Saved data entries
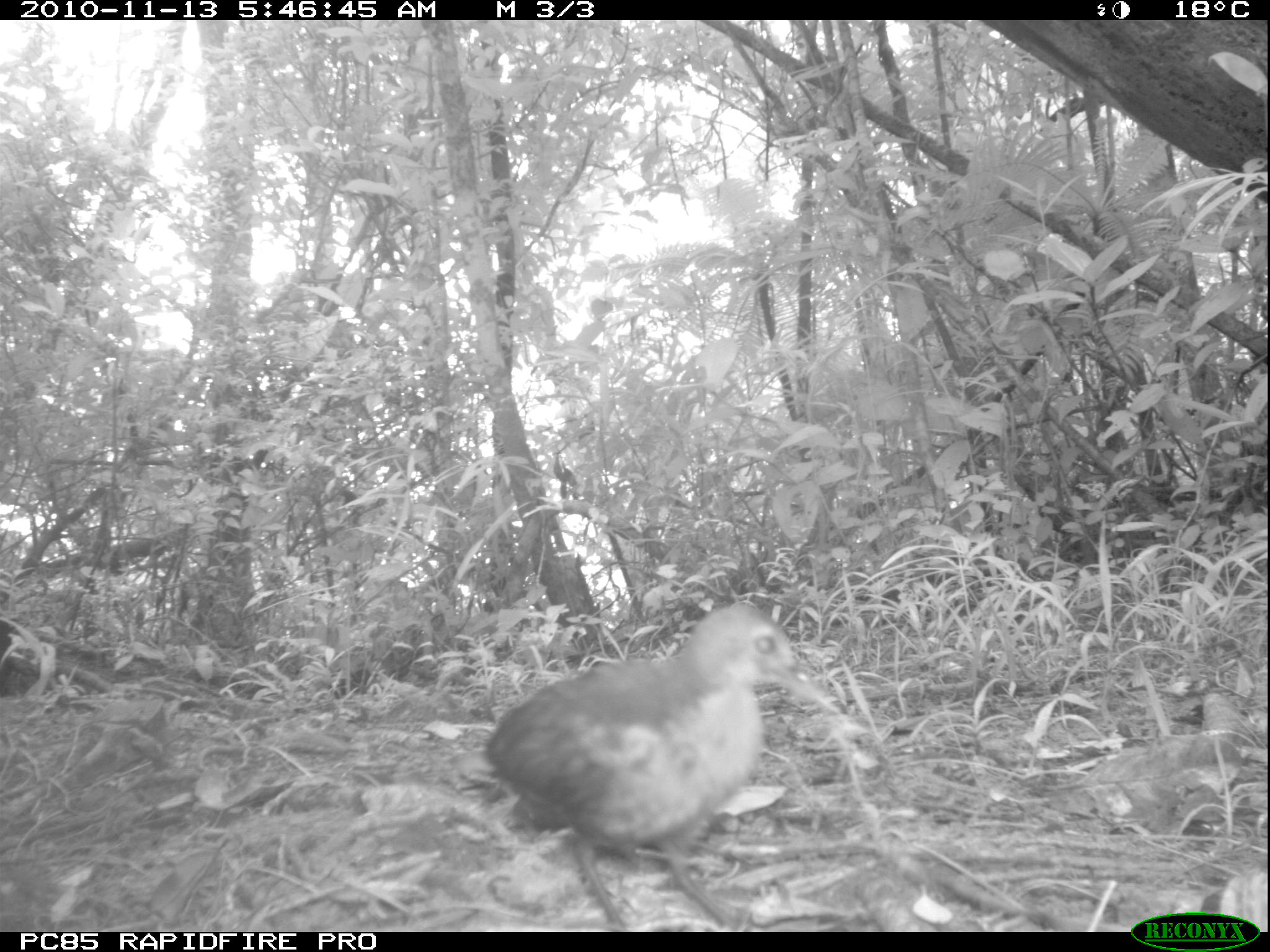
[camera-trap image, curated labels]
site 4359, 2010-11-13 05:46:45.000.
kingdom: Animalia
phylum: Chordata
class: Aves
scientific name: Aves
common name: bird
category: unknown bird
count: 1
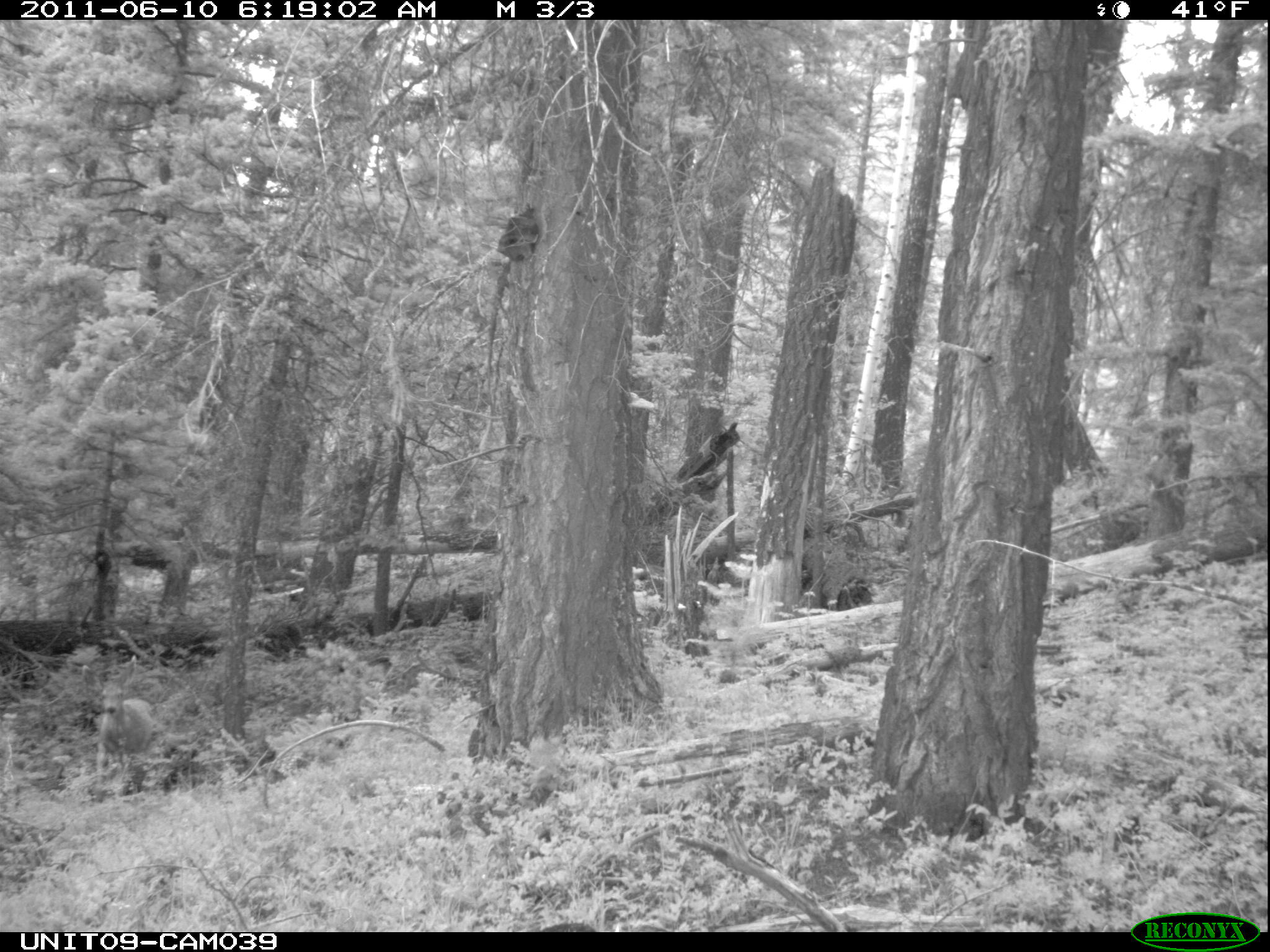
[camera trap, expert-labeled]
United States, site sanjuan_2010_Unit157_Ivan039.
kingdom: Animalia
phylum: Chordata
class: Mammalia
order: Artiodactyla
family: Cervidae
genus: Odocoileus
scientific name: Odocoileus hemionus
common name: mule deer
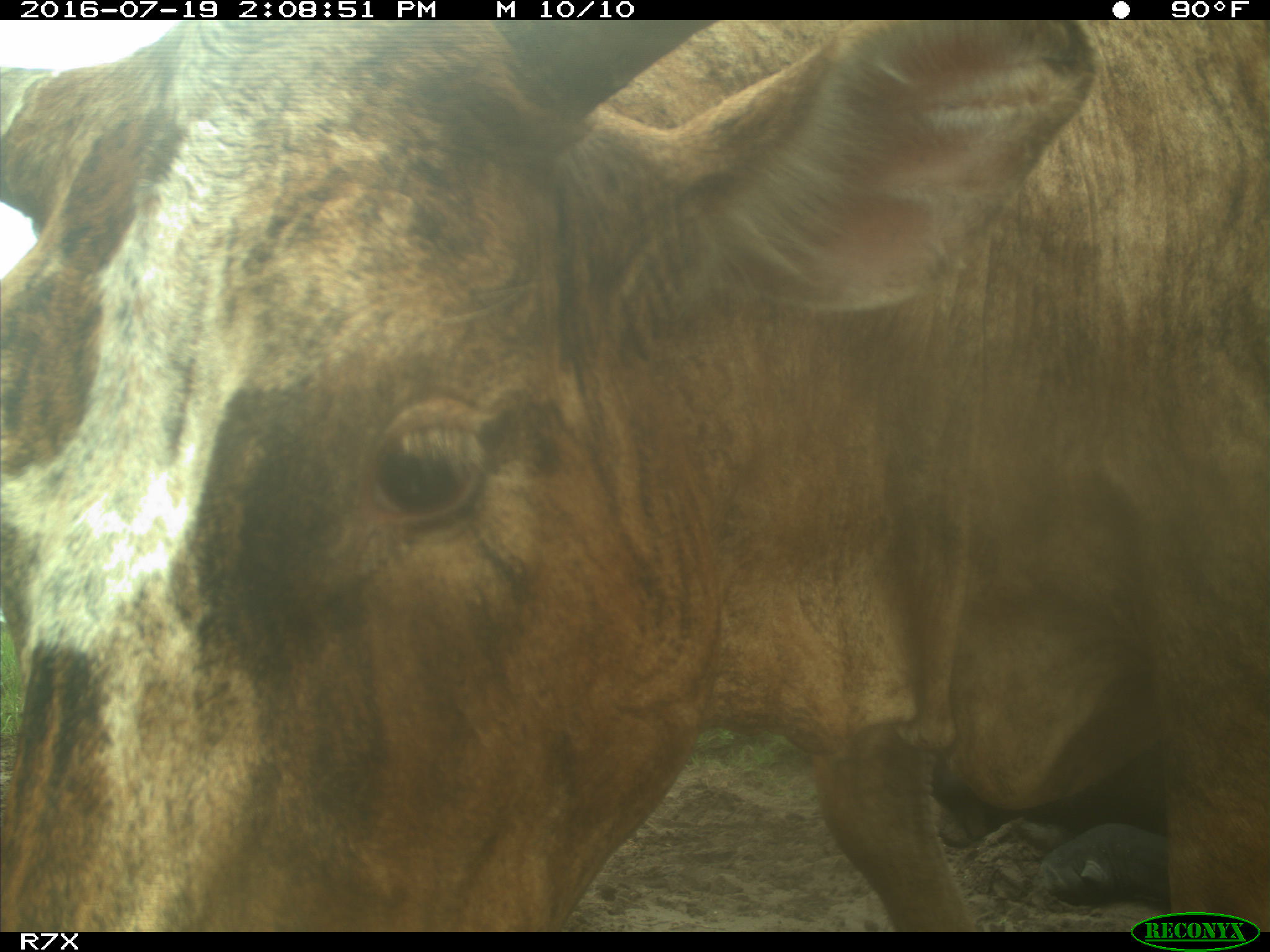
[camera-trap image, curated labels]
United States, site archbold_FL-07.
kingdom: Animalia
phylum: Chordata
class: Mammalia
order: Artiodactyla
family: Bovidae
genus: Bos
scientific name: Bos taurus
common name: domestic cow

Task requirements:
Find the lines above that contain the word "common" and collect them.

Expected output:
common name: bird
common name: mule deer
common name: domestic cow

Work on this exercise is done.